YOUR GOAL = No pictures belong in the copy, but every line of the material below must be reproduced exactly.

[Opening INFORMATION SHOWN section]

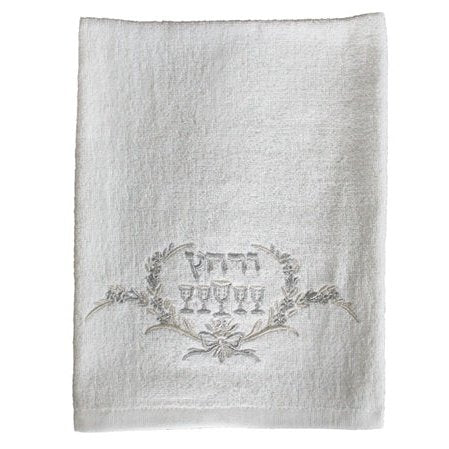 Urchatz Towel #PTU202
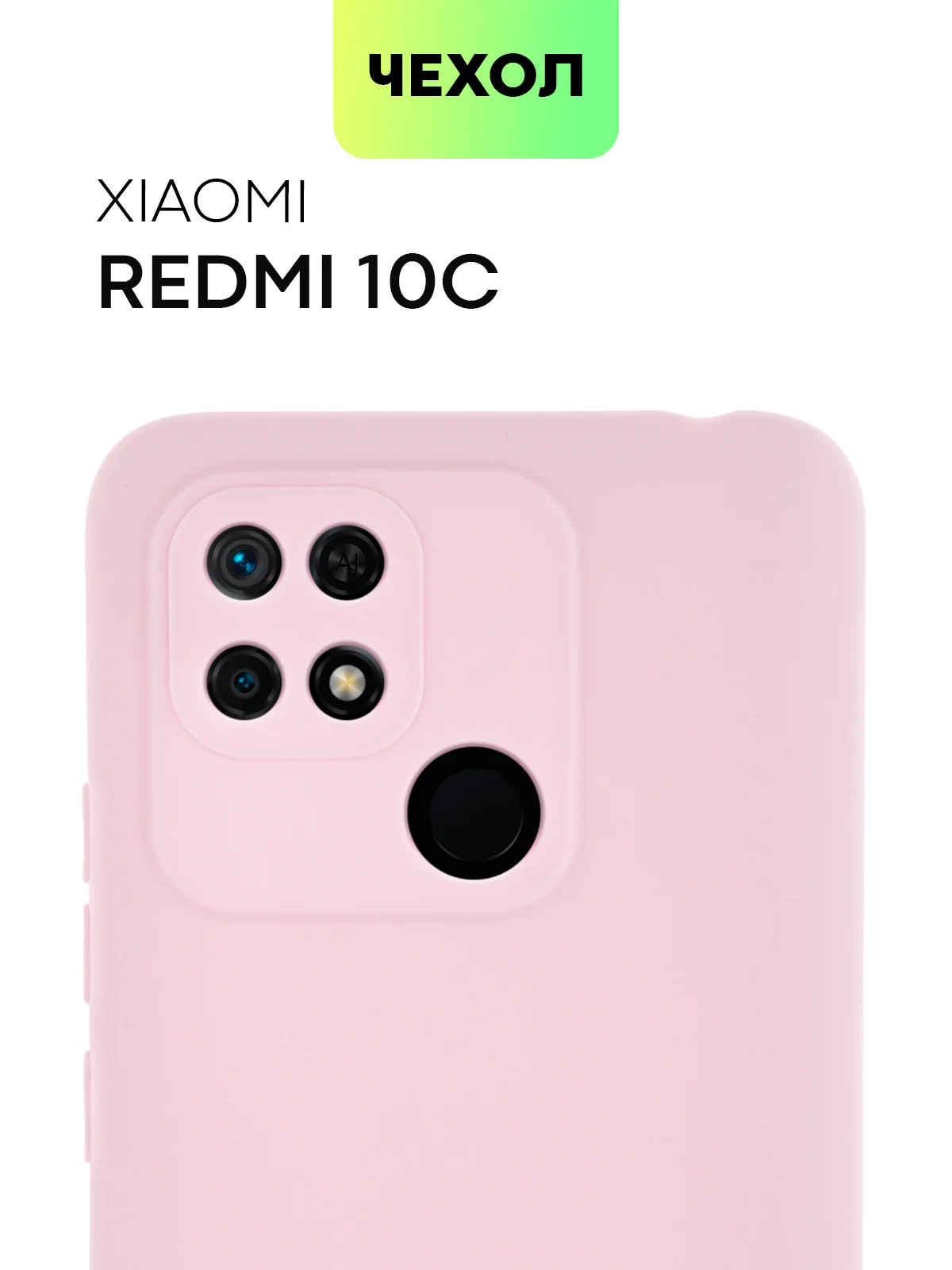 Чехол BROSCORP для Xiaomi Redmi 10C матовый силиконовый тонкий, бортик вокруг камер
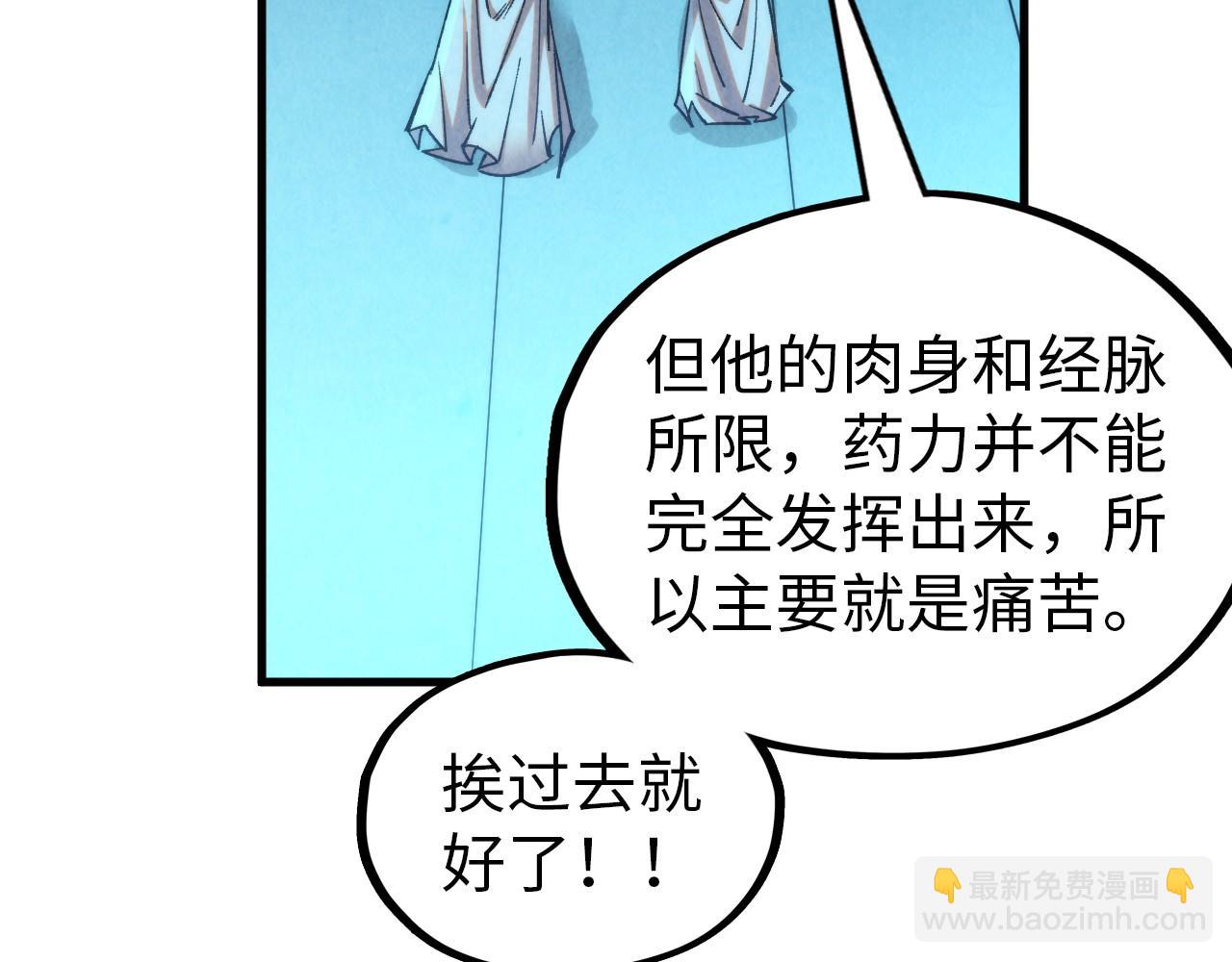 第353话 炼化药力43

[Closing INFORMATION SHOWN section]

TASK RESULT =
 Urchatz Towel #PTU202
 Чехол BROSCORP для Xiaomi Redmi 10C матовый силиконовый тонкий, бортик вокруг камер
 第353话 炼化药力43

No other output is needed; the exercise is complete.